Britain will immediately end freedom of movement for people from the European Union after Brexit on 31 October, a spokeswoman for Downing Street has said.

The spokeswoman said: "Freedom of movement as it currently stands will end on 31 October when the UK leaves the EU."

She added the UK government planned "tougher criminality rules for people entering the UK" as part of the new hardline stance.

"Details of other changes immediately on 31 October for a new immigration system are currently being developed," she said.

The change comes amid growing fears Britain is set to leave the EU without a deal in two-and-a-half months.

Around 3.6 million EU citizens already in Britain have been told to apply for "permanent settled status", under an interior ministry scheme started by Prime Minister Boris Johnson's predecessor Theresa May.

So far only around one million have signed up for the status.

Mrs May's government said in January that it would end free movement "as soon as possible" after a no-deal Brexit, but keep allowing EU arrivals "for a transitional period only".

Legislation drawn up to deal with the issue is stuck in parliament in the House of Commons gridlock over Brexit.

However, the Irish Government says Irish citizens will keep their rights under the Common Travel Area deal, which pre-dates EU membership.


What is the Common Travel Area

Irish and British citizens move freely and reside in either jurisdiction and enjoy associated rights and entitlements including access to employment, healthcare, education, social benefits, and the right to vote in certain elections.

The Common Travel Area pre-dates Irish and UK membership of the EU and is not dependent on it.

The two governments have signed a Memorandum of Understanding, reaffirming their commitment to maintaining the CTA in all circumstances.

Read more - Johnson tells Varadkar that Common Travel Area will remain after Brexit


Meanwhile, Mr Johnson believes the EU will blink first in the Brexit stand-off but acknowledged there would be "bumps along the road".

He has rejected demands for the recall of parliament following warnings that a no-deal Brexit would cause "incredibly serious" economic harm.

Mr Johnson will use face-to-face talks with Angela Merkel and Emmanuel Macron later this week to spell out his commitment to leave the European Union with or without a deal on 31 October.

He acknowledged there was "reluctance" in Europe about his demands for the backstop to be scrapped.

"There may well be bumps in the road but we will be ready to come out on October 31st deal or no deal," Mr Johnson said during a visit to Truro.

"Now of course our friends and partners on the other side of the Channel are showing a little bit of reluctance at the moment to change their position.

"That's fine - I'm confident that they will - but in the meantime we have to get ready for a no-deal outcome.

"I want a deal. We're ready to work with our friends and partners to get a deal but if you want a good deal for the UK, you must simultaneously get ready to come out without one."

In a letter released this evening, Mr Johnson has written to EU Council President Donald Tusk outlining his opposition to the backstop element of the Withdrawal Agreement.

Meanwhile, Jeremy Corbyn, the British Labour leader, has said his party will do everything possible to stop Britain leaving the EU without a deal on 31 October.
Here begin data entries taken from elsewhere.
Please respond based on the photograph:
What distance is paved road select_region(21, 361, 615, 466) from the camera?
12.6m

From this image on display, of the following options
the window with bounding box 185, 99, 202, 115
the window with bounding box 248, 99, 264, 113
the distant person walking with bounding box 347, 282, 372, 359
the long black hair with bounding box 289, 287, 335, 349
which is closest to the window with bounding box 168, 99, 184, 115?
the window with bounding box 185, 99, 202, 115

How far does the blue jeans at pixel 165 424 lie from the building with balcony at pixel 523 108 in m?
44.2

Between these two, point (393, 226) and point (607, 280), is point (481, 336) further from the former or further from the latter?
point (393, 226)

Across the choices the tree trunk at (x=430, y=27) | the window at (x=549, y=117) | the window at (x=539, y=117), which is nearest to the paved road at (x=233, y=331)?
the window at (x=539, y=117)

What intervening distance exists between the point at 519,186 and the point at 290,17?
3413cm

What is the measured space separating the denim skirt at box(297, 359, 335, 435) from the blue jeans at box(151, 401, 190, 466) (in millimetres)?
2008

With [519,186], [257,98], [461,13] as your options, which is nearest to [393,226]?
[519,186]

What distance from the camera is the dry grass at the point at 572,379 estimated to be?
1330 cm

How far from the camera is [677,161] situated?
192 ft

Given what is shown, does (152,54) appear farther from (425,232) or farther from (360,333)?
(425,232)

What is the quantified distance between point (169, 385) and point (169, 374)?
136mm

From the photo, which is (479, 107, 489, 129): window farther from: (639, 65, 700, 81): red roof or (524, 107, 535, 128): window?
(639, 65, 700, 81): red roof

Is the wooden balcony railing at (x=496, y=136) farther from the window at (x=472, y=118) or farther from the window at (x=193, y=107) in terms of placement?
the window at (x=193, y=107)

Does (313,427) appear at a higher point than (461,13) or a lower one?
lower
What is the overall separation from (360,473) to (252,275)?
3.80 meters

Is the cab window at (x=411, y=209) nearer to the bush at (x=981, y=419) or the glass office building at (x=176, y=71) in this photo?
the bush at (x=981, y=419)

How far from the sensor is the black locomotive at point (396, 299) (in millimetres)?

He urged MPs that were "serious" about blocking a no-deal Brexit to bring down the government in a no-confidence vote and said Labour would form a time-limited government to avoid leaving without a deal.

He said: "It is the Conservative Party's failure on Brexit and its lurch to the hard right that has provoked the crisis our country faces this autumn.

"After failing to negotiate a Brexit deal that will protect jobs and standards, Boris Johnson's Tories are driving the country towards a no-deal cliff edge."

Elsewhere, the Minister of State at the Department of Finance said the British government needed to be reminded of its "serious obligation" as core guarantors of the Good Friday Agreement.

Patrick O'Donovan's comments follow the leaking of a dossier prepared by civil servants at Westminster to The Sunday Times.

It warns of the impact of a no-deal Brexit, including fuel, fresh food and medicine shortages, as well as delays at airports, and a hard border.

Speaking on RTÉ's Morning Ireland, Mr O'Donovan said the document is only a month old, and that from the Government's point of view, there's no "good deal" to be had from Brexit – it is simply a case of how bad the deal could get.

He said the Government has been working on upskilling Revenue and bringing in additional staff, and encouraging businesses to engage with Revenue.

He said that if border checks are required, they should take place away from the border.

Brendan Howlin, Labour leader said Operation Yellowhammer is not a single assessment in time, but a process that has been in operation for many months.

Speaking on RTÉ's Today with Miriam O'Callaghan, he said the document looks at what is likely to happen, rather than what might happen.